I have asked this in other categories yesterday, but I think here maybe the more appropriate place.
I got NaN Loss when running through the example, in fastai/example/dogscats.ipynb.
I am running this with the Google Deep Learning Image with latest git pull, and I have checked the library is pulling from the directory (so it is the updated version instead of the pip one)
PyTorch version: 1.0.0.dev20181013
Is debug build: No
CUDA used to build PyTorch: 9.2.148
OS: Ubuntu 18.04.1 LTS
GCC version: (Ubuntu 7.3.0-27ubuntu1~18.04) 7.3.0
CMake version: Could not collect
Python version: 3.7
Is CUDA available: Yes
CUDA runtime version: 10.0.130
GPU models and configuration: GPU 0: GeForce GTX 1070
Nvidia driver version: 410.48
cuDNN version: Probably one of the following:
I try to iterate data.train_ds and print out NaN if found, and I found that the index is not a fix thing, so I suspect it is related to tfms.

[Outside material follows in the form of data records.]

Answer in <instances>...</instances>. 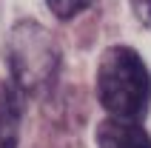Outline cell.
Segmentation results:
<instances>
[{"mask_svg": "<svg viewBox=\"0 0 151 148\" xmlns=\"http://www.w3.org/2000/svg\"><path fill=\"white\" fill-rule=\"evenodd\" d=\"M97 100L117 120H134L148 111L151 74L131 46H111L97 66Z\"/></svg>", "mask_w": 151, "mask_h": 148, "instance_id": "cell-1", "label": "cell"}, {"mask_svg": "<svg viewBox=\"0 0 151 148\" xmlns=\"http://www.w3.org/2000/svg\"><path fill=\"white\" fill-rule=\"evenodd\" d=\"M131 6H134V14L145 26H151V0H131Z\"/></svg>", "mask_w": 151, "mask_h": 148, "instance_id": "cell-6", "label": "cell"}, {"mask_svg": "<svg viewBox=\"0 0 151 148\" xmlns=\"http://www.w3.org/2000/svg\"><path fill=\"white\" fill-rule=\"evenodd\" d=\"M97 145L100 148H151V134L134 120L109 117L97 125Z\"/></svg>", "mask_w": 151, "mask_h": 148, "instance_id": "cell-3", "label": "cell"}, {"mask_svg": "<svg viewBox=\"0 0 151 148\" xmlns=\"http://www.w3.org/2000/svg\"><path fill=\"white\" fill-rule=\"evenodd\" d=\"M51 9V14L60 17V20H71L74 14H80L83 9H88L91 0H46Z\"/></svg>", "mask_w": 151, "mask_h": 148, "instance_id": "cell-5", "label": "cell"}, {"mask_svg": "<svg viewBox=\"0 0 151 148\" xmlns=\"http://www.w3.org/2000/svg\"><path fill=\"white\" fill-rule=\"evenodd\" d=\"M20 117H23V94L14 85L0 83V148H17Z\"/></svg>", "mask_w": 151, "mask_h": 148, "instance_id": "cell-4", "label": "cell"}, {"mask_svg": "<svg viewBox=\"0 0 151 148\" xmlns=\"http://www.w3.org/2000/svg\"><path fill=\"white\" fill-rule=\"evenodd\" d=\"M60 66V49L40 23L23 20L9 34V71L12 85L20 94L43 91L54 80Z\"/></svg>", "mask_w": 151, "mask_h": 148, "instance_id": "cell-2", "label": "cell"}]
</instances>
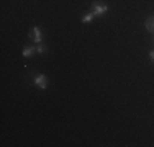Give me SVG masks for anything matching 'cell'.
I'll return each mask as SVG.
<instances>
[{
    "instance_id": "cell-3",
    "label": "cell",
    "mask_w": 154,
    "mask_h": 147,
    "mask_svg": "<svg viewBox=\"0 0 154 147\" xmlns=\"http://www.w3.org/2000/svg\"><path fill=\"white\" fill-rule=\"evenodd\" d=\"M35 52H36V46H25L23 51H21V56L23 57H31Z\"/></svg>"
},
{
    "instance_id": "cell-7",
    "label": "cell",
    "mask_w": 154,
    "mask_h": 147,
    "mask_svg": "<svg viewBox=\"0 0 154 147\" xmlns=\"http://www.w3.org/2000/svg\"><path fill=\"white\" fill-rule=\"evenodd\" d=\"M46 49H48L46 44H43V43H38V44H36V52H38V54H45Z\"/></svg>"
},
{
    "instance_id": "cell-4",
    "label": "cell",
    "mask_w": 154,
    "mask_h": 147,
    "mask_svg": "<svg viewBox=\"0 0 154 147\" xmlns=\"http://www.w3.org/2000/svg\"><path fill=\"white\" fill-rule=\"evenodd\" d=\"M31 36H33V41H35L36 44H38V43H41L43 36H41V29H39L38 26H35V28H33V33H31Z\"/></svg>"
},
{
    "instance_id": "cell-5",
    "label": "cell",
    "mask_w": 154,
    "mask_h": 147,
    "mask_svg": "<svg viewBox=\"0 0 154 147\" xmlns=\"http://www.w3.org/2000/svg\"><path fill=\"white\" fill-rule=\"evenodd\" d=\"M94 16H95V13L94 12H89V13H85V15H84V16H82V23H92V21H94Z\"/></svg>"
},
{
    "instance_id": "cell-1",
    "label": "cell",
    "mask_w": 154,
    "mask_h": 147,
    "mask_svg": "<svg viewBox=\"0 0 154 147\" xmlns=\"http://www.w3.org/2000/svg\"><path fill=\"white\" fill-rule=\"evenodd\" d=\"M33 83L38 88H41V90H46L48 88V77L45 74H36L35 79H33Z\"/></svg>"
},
{
    "instance_id": "cell-2",
    "label": "cell",
    "mask_w": 154,
    "mask_h": 147,
    "mask_svg": "<svg viewBox=\"0 0 154 147\" xmlns=\"http://www.w3.org/2000/svg\"><path fill=\"white\" fill-rule=\"evenodd\" d=\"M92 12L95 15H105L108 12V5L107 3H100V2H94L92 3Z\"/></svg>"
},
{
    "instance_id": "cell-6",
    "label": "cell",
    "mask_w": 154,
    "mask_h": 147,
    "mask_svg": "<svg viewBox=\"0 0 154 147\" xmlns=\"http://www.w3.org/2000/svg\"><path fill=\"white\" fill-rule=\"evenodd\" d=\"M146 29L149 33H154V18H148L146 20Z\"/></svg>"
},
{
    "instance_id": "cell-8",
    "label": "cell",
    "mask_w": 154,
    "mask_h": 147,
    "mask_svg": "<svg viewBox=\"0 0 154 147\" xmlns=\"http://www.w3.org/2000/svg\"><path fill=\"white\" fill-rule=\"evenodd\" d=\"M149 57H151V61L154 62V49H152V51H149Z\"/></svg>"
}]
</instances>
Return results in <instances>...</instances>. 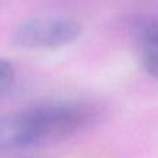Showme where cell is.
<instances>
[{
    "label": "cell",
    "instance_id": "cell-1",
    "mask_svg": "<svg viewBox=\"0 0 158 158\" xmlns=\"http://www.w3.org/2000/svg\"><path fill=\"white\" fill-rule=\"evenodd\" d=\"M96 104L81 100L44 103L0 117V151L63 142L100 121Z\"/></svg>",
    "mask_w": 158,
    "mask_h": 158
},
{
    "label": "cell",
    "instance_id": "cell-2",
    "mask_svg": "<svg viewBox=\"0 0 158 158\" xmlns=\"http://www.w3.org/2000/svg\"><path fill=\"white\" fill-rule=\"evenodd\" d=\"M82 35V25L68 17H35L14 31L17 46L35 50H56L72 44Z\"/></svg>",
    "mask_w": 158,
    "mask_h": 158
},
{
    "label": "cell",
    "instance_id": "cell-3",
    "mask_svg": "<svg viewBox=\"0 0 158 158\" xmlns=\"http://www.w3.org/2000/svg\"><path fill=\"white\" fill-rule=\"evenodd\" d=\"M139 47L144 69L158 78V22L147 25L142 31Z\"/></svg>",
    "mask_w": 158,
    "mask_h": 158
},
{
    "label": "cell",
    "instance_id": "cell-4",
    "mask_svg": "<svg viewBox=\"0 0 158 158\" xmlns=\"http://www.w3.org/2000/svg\"><path fill=\"white\" fill-rule=\"evenodd\" d=\"M15 71L10 61L0 58V96H3L14 83Z\"/></svg>",
    "mask_w": 158,
    "mask_h": 158
}]
</instances>
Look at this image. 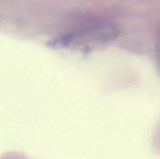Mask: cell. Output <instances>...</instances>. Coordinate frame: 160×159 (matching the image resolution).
Masks as SVG:
<instances>
[{
    "instance_id": "cell-1",
    "label": "cell",
    "mask_w": 160,
    "mask_h": 159,
    "mask_svg": "<svg viewBox=\"0 0 160 159\" xmlns=\"http://www.w3.org/2000/svg\"><path fill=\"white\" fill-rule=\"evenodd\" d=\"M116 31L112 26H104L100 25L98 26L88 27L81 31H76L73 34H68L57 39L54 45H59L61 46H70V45H84L85 43L91 45V43H102L108 40H110L116 36Z\"/></svg>"
}]
</instances>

So I check get_transforms() and remove all the transformation, got no NaN anymore. Sorry if this is too messy, it’s midnight here, I can tidy this out tomorrow if needed. But seems that you guy don’t have this issue, maybe it’s just something didn’t merge into the master?
Interesting test. When I print those sums, I get high numbers but no nans.
Are you in half precision by any chance? Or can you train to redownload the data (remove the dogscats.tgz and folder to force it)?